• Michelle Fleur

The Return...


I feel as though I've come full circle, back to a place that I was many, many moons ago. Proof that time is cyclical. I suppose that sounds very esoteric, but what I mean is that I feel like I have returned to a place in my creative life that I used to occupy when I was much younger. A place of energised making and exuberant exploration in a lane that just feels right to me. My creative journey has been long and arduous. Art has always been my first love, it's like breathing to me - essential, nourishing and life affirming. But this culture we live in makes life very difficult for those of my disposition and financial demands and ideas around legitimacy have always plagued me. I have always made things intuitively and after a spate of random jobs and university stints (I have three Degrees!) I undertook a Bachelor of Fine Art at university whilst in my early thirties, thinking that it would help me legitimise my life as an artist. Unfortunately, it didn't. After my BFA I felt confused, cynical, lonely and almost completely depleted of any passion to create. I'd go through the motions of making things but I felt like all of the heart and soul had been stripped from my practice - it just felt completely joyless. Something about the four years of constant analysis, theory and critique sucked all the enthusiasm out of me. Not to mention that every exhibition opening I attended (you have to network!) filled me with an anxiety so great that I felt I would collapse - some of them are strange and awkward social events. I was gutted. I had imagined that life as an emerging artist would be bouyant, socially supportive, intellectually robust, but most of all, stimulating! Instead I felt lost, empty and anxious about it all. Oh no!

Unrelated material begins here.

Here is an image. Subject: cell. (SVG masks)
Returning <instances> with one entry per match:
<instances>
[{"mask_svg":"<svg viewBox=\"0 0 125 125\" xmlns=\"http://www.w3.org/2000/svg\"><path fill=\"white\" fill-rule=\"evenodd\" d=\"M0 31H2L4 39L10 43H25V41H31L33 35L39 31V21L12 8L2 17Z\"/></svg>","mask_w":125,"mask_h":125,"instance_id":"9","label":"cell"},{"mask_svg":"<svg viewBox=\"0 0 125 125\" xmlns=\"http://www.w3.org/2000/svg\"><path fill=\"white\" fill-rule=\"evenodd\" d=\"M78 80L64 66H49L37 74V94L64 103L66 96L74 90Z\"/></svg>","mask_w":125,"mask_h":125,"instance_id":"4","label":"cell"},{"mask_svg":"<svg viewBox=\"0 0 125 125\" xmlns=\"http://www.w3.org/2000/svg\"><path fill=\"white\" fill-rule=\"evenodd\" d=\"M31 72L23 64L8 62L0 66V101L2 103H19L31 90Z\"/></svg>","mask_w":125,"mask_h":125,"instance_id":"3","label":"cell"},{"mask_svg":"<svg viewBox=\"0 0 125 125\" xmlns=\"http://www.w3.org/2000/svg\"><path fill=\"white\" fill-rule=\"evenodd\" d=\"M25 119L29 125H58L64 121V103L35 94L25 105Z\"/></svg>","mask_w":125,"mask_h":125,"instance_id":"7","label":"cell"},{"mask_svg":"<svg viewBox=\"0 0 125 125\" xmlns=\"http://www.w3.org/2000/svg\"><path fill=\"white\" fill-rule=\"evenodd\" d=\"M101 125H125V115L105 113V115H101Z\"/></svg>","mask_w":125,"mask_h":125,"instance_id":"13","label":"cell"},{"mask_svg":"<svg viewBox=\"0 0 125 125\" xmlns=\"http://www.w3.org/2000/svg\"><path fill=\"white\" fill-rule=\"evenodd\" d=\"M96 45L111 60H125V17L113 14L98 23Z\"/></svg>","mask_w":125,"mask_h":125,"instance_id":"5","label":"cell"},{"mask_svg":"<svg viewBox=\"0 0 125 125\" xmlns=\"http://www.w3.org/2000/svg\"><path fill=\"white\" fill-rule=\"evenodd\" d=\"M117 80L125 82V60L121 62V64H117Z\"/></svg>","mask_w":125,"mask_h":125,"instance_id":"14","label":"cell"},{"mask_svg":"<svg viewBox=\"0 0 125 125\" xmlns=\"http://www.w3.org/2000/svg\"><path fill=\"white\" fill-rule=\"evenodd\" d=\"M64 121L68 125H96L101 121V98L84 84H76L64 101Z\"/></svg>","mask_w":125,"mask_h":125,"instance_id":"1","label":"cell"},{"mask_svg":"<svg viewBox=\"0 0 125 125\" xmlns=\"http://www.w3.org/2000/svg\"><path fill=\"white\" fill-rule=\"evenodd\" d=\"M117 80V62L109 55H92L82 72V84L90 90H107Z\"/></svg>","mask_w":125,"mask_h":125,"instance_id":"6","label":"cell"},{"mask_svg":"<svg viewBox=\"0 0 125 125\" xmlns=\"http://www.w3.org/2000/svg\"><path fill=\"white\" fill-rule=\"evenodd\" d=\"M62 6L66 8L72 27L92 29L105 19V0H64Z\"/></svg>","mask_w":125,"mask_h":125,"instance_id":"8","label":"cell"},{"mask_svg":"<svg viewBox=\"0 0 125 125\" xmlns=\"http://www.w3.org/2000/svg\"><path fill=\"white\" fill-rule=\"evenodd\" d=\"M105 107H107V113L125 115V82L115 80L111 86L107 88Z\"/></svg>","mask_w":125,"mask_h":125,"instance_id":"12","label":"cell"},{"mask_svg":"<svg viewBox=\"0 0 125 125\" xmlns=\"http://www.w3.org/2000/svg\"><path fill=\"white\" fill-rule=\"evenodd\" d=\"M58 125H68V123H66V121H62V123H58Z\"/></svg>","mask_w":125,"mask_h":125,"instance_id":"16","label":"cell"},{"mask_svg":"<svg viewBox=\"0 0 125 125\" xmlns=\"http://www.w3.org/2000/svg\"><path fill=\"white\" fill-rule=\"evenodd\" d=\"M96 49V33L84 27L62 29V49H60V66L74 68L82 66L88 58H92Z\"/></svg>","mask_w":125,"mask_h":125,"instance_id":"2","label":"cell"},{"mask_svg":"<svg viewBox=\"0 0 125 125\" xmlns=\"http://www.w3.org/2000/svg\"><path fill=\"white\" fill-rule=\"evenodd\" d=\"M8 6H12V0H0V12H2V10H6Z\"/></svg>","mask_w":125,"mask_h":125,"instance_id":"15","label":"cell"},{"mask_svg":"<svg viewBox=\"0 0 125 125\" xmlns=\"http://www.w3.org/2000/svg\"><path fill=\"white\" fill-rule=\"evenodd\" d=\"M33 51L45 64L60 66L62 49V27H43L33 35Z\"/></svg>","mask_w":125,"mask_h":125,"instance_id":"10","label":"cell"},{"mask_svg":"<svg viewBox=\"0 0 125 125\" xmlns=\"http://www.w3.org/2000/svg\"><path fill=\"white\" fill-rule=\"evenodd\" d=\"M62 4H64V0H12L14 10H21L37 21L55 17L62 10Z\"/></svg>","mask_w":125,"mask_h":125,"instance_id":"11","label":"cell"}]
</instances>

Long story short (maybe I'll go into more detail one day) I have spent the past decade redefining who I am as a creative. In hindsight I probably should have done a course in illustration or completed a series of more technically focussed short courses, rather than attending university. But I have to look for the good in those four years (there were many, I actually enjoyed my undergrad very much!) and the biggest is that at the completion of that course I knew what I didn't want to pursue. It also became clear to me that I was first and foremost a maker, secondly, a loner (I never enjoyed collaborations) and lastly, that art making is very much an emotional and spiritual experience for me - much more than it is cerebral or academic. I also learnt that I love making things that are tangible - using my hands is central to the joy I feel when making. So, in realising all of that, I found myself in my mid-thirties starting all over again! I did portrait photography for a couple of years and I loved it, but I don't really work well with others and dislike challenges to my creative impulses so that kind of faded out when I started getting serious jobs like weddings that required working with people! Haha! As that was petering out we moved to the West Coast and I started drawing again to fill in time and record the new world that I found myself in. We moved a block from the sea, I discovered the magical world below the waves, started putting what I was doing on social media, and the rest is history!

5 years later and I am still making my drawings and still sharing them via social media, but the social media landscape has changed drastically over that time. I have spent years building an audience on social media and it has been a space in which I've made many friends and creative connections. I have one of my works in an Icelandic Museum, a collaborative piece on an Indian Railway, my work on T-Shirts and merch for various environmental and conservation groups, and I have sold pieces to people all across the world - largely thanks to social media! So, you can imagine that initially I was resistant to any change in the social media landscape that would compromise my ability to communicate with my audience. But resistance is futile and the resulting changes are a drastically reduced organic reach to my audience, and a social media space that is dominated by advertising, marketing and a whole heap of content I didn't sign up to see. So after much whining I now find myself in a state of acceptance and ready to adapt to something new. And by something new, I mean something old...


I don't know if it is because of the pandemic (it probably is!) but lately I have been focussing in on ways of working that feel at once productive, but also very nourishing to me. I have pulled out my journal (it's been years since I wrote in it) and have written almost daily. It sounds silly, but this action has led to a level of clarity that I haven't felt in a long, long time. In contrast to the bite-sized chunks of disparate information that I've been producing and consuming on social media for years, I am tending to more focussed, fluent, coherent streams of ideas and elaborating on them, both in my journal and in my work. My latest 'body of work' was the first 'body' that I had produced in ages that had a consistency of style and a concrete idea surrounding it. I liked working this way. No, I loved working this way. It was just a taster, a little nibble of what my creative life can be. But this is not new, this is a way of working I used to undertake intuitively, before I sold prints in an online store, before I posted daily images on Instagram, and before university, back in a time when art-making was still a hobby for me.

So you see, I have come full circle and in returning to the beginning I see that the journey out and back again was all a part of learning to 'know' what is right for me. So, no more listening to outside voices. I trust this vessel of sinew and bone and its earth-bound intuitive instinct to create. It sounds so simple doesn't it? So simple and sensible and something that an artist should probably be aware of! I really can't believe it took me two decades to cut through all the poop and work it out. But here I am now, ready to deep dive into this space where I focus more on the material world and less on the virtual world. And if I miss the boat, that's ok with me, 'cause it is cosy here and I feel well-nourished. This space is home.